How to make a stop-motion video, part 1

Teaching my nephews how to make their own stop-motion videos was one of my most brilliant ideas ever, if I do say so myself. For one, they’ve turned out to be very, very good at it. I’ve really been impressed with some of the stuff they’ve come up with. For another, it can keep them busy for hours and hours. I am amazed at how absorbed they get in the process and how intricate their sets and stories are.

To make your own stop-motion animation, all you need is a basic digital camera, a small tripod or something to set it on, and some toys and your imaginations for the rest. My nephews mainly use Legos for their sets and characters.

Here’s how to make a stop-motion video—easy enough for kids 8 and older, even younger if they can responsibly handle a camera and have at least a little patience. This article will show you how to take the pictures, and Part 2 will explain how to put them together on the computer.

1. Write out a basic storyline

My nephews often skip this step and just make up the story as they go along. Either way is good!

2. Build a set

Legos are extremely useful here, as they can be made into just about anything the kids can think up. Usually little Lego people are used as characters, but there is no limit to the number of things that can be “animated” with stop-animation.

Some other set ideas:

  1. Cardboard boxes can be made into buildings and painted or colored with crayons or markers.
  2. Make construction paper trees, fences, houses, or streets.
  3. Glue cotton balls to a blue piece of paper for the sky.
  4. Use Matchbox or other toy cars as props.
  5. Use Barbie dolls or other dolls or figurines as the characters.
  6. The great outdoors can inspire ideas too; a sandbox, tree stump, or playground equipment can be a “movie set.” (Whether or not you want your camera outside is another matter.)

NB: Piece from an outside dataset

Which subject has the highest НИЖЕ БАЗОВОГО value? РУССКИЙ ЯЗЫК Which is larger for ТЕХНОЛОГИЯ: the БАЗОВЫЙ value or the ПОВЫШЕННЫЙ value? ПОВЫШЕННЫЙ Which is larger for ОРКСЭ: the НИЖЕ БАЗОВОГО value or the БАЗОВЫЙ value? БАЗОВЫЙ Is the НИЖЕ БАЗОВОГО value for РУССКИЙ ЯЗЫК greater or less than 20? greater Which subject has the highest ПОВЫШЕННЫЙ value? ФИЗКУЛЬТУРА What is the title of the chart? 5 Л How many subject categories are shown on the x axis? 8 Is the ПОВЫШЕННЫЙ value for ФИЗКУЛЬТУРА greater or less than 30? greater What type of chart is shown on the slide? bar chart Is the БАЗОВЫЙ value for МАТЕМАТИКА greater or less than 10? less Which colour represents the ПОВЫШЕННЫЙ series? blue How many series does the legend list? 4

3. Position the camera so that the entire set can be seen

For a truly successful stop-animation video, the camera needs to stay in one position throughout the process. This can be challenging for kids, especially if they’re a little careless or impatient. If they keep accidentally moving the camera, you might try placing it on a piece of paper and tracing around the camera base so they can put it back in the same position. Or make marks for the tripod legs if using one. I recommend just a small flexible one like this. (link to come)

4. Put your story characters and props in their beginning position

When they’re in place, carefully press the camera shutter once.

5. Move the characters, and any props that need to move, slightly

It will take some trial and error to figure out how much to move them. Of course, the more slight the movement, the more natural the overall effect will be, but this will depend somewhat on the child’s patience level and attention span. When you’ve moved them a little, take another picture.

6. Repeat the process

Keep moving the characters slightly, taking one picture each time, as they carry out the storyline.